Document excerpt:
Africa is a Jockey

Will the breakthrough of a Swazi jockey in British horse racing change the global stakes for Africa and its diaspora's riders?

Photo: Roger Blake, via Flickr CC.

I want to share the story of an African Jockey, Sean Levey, but a blush biographical blurb about a rising star from Swaziland, particularly when his fresh face, a black face, is such a rarity in racing, would be like a cosmologist describing the universe without reference to dark matter.

Levey is not some celestial trailblazer for African or jockeys from its diaspora, but a reminder of a heritage now barely discernible through race binoculars. In introducing the bright young thing that is Sean Levey, I will also consider his peers and look back at some of the black stars of the game. Black jockeys once had cache akin to today’s gold medal Olympians or Super Bowl winning quarterbacks, but now the sight of a black jockey is as rare as the proverbial black swan. Who were the black star riders of a bygone age and how did we lose track of them in the racing galaxy? And what does it say about the nature of the sport today that so few black jockeys are aligned with the world’s greatest racehorses? Will the breakthrough of one African jockey change the global stakes for African and Diaspora riders?

When eighteen horses lined up in Europe’s richest race, Le Prix de l’Arc de Triomphe at Longchamp this past Sunday, there was not a black rider in the saddle. Similarly, when twenty-four horses parade in the Flemmington paddock before the world’s richest handicap, the Melbourne Cup, in early November, no one will be giving a black jockey a leg up. You can also be sure that when the bugler signals the start of the Breeders Cup at Santa Anita (what American racing enthusiasts casually refer to as “the World Championships”) next month, there will probably not be an African American jockey in the gate. It follows the same is largely true across global racing’s prestigious Group and Grade race cards, as well as among the less glamorous daily Handicap features that sustain the sport. It is a pattern. Some believe racing has a ‘race’ reputation. This may be unfair since racing has diverse participants and stakeholders across the globe. The rise of Indo-Caribbean and Latino jockeys in America being a compelling counterpoint. Female jockeys rode past the glass winning post decades ago. There seems to be few soccer-like racist incidents pulling on the sport, yet there remains serious inertia regarding the participation of black jockeys (and it would follow, black trainers and owners).

Sean Levey is vying to be champion apprentice jockey in Britain this year. He has the potential to win the world’s greatest horse races and change perceptions of the sport. It was a long way to Tipperary from Southern Africa for the teenage Levey. His parents’ decision to relocate to the county with the bluest grass in Ireland proving prescient for their prodigious child. Tipperary is home to Irish breeding and bloodstock giant, Coolmore. Sean’s father took up employment as an exercise rider for Ballydoyle, the racing arm of the concern, and soon Sean was hired as a stable lad. Between mucking out stables and riding pony races, Sean’s skills were quickly recognized and he was granted an apprenticeship under famed trainer, Aiden O’Brien. In 2006, Levey was chosen to ride in his first Group 1 race aboard Beauty Bright in the Irish 1,000 Guineas, a phenomenal booking for such a young rider. O’Brien’s trust in the rider extended further to France in 2009, when Levey got the ride aboard Cornish, a pacemaker for stable star Fame and Glory in the 2009 Arc de Triomphe. Last year, Levey relinquished the apron strings and reins in Tipperary and set out to make his name in British racing. He is now 2nd jockey at Champion Trainer Richard Hannon’s yard. Here Levey will surely pick up rides on Group rated horses and prosper. His career trajectory is now tight to the rail. You can bet on him winning big races in the future.

Recorded information:
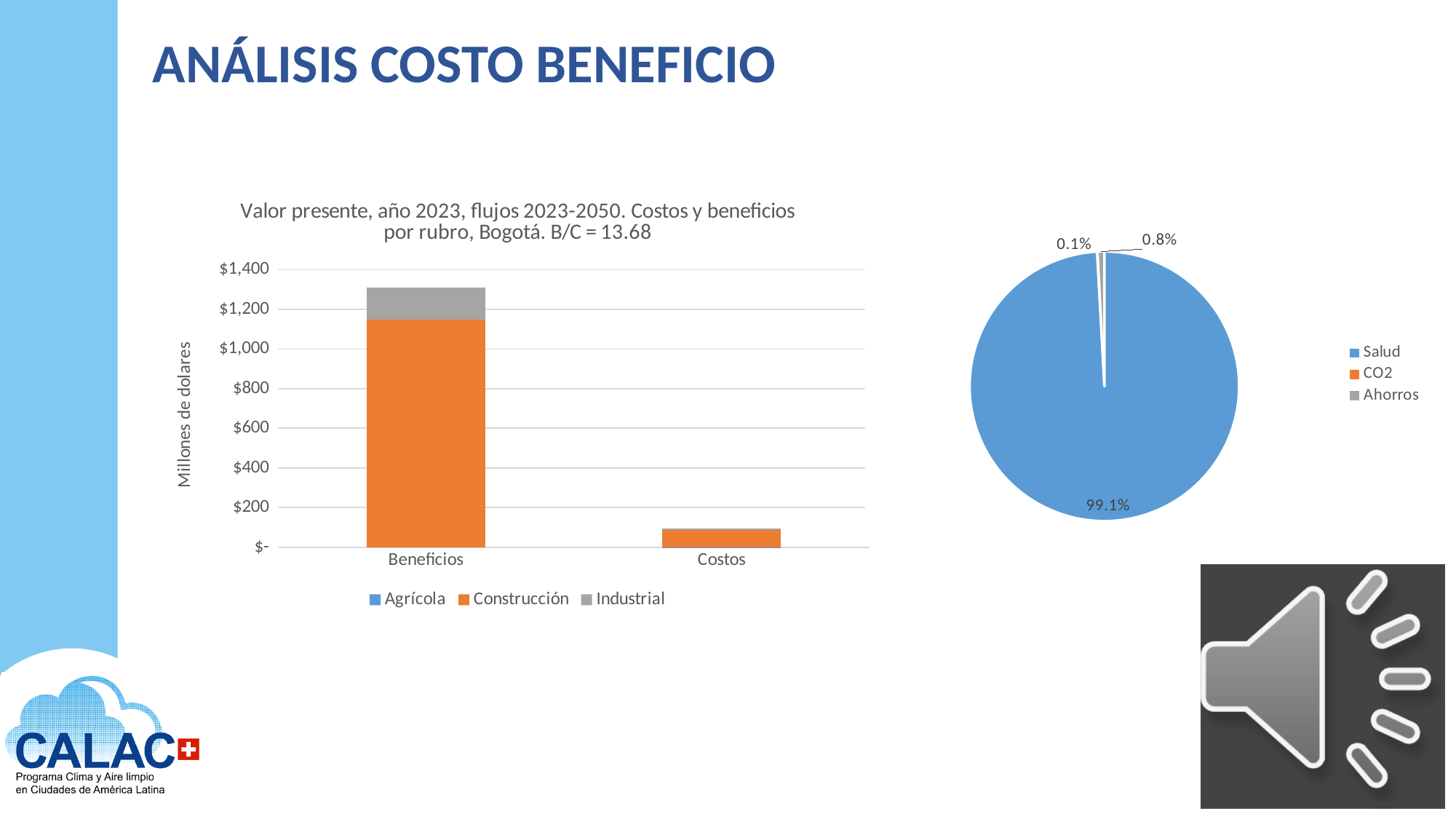
In the bar chart on the left, is the total value for Beneficios greater or less than $1,000? greater In the pie chart on the right, how many entries does the legend list? 3 In the bar chart on the left, what is the label of the y axis? Millones de dolares In the bar chart on the left, is the value for Costos greater or less than $200? less In the bar chart on the left, is the Construcción value for Beneficios greater or less than $1,000? greater In the bar chart on the left, how many series does the legend list? 3 In the bar chart on the left, which category has the taller bar, Beneficios or Costos? Beneficios What kind of chart is the chart on the right of the slide? pie chart What kind of chart is the chart on the left of the slide? bar chart In the pie chart on the right, what share does Salud have? 99.1% In the pie chart on the right, which slice is the largest? Salud In the bar chart on the left, how many categories are shown on the x axis? 2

Exercise tasks:
a. Answer these questions from the article on Sean Levey, one line each:
(i) Which Irish county did Levey's parents relocate to?
(ii) Which horse did Levey ride in his first Group 1 race, and in which race?
(iii) At which trainer's yard is Levey now 2nd jockey?
b. Please copy the article on Sean Levey word for word from "I want to share" to "to dark matter.".
The material isn't needed here.

Results for the exercise:
a.
(i) Tipperary
(ii) Beauty Bright, in the Irish 1,000 Guineas
(iii) Richard Hannon's

b.
I want to share the story of an African Jockey, Sean Levey, but a blush biographical blurb about a rising star from Swaziland, particularly when his fresh face, a black face, is such a rarity in racing, would be like a cosmologist describing the universe without reference to dark matter.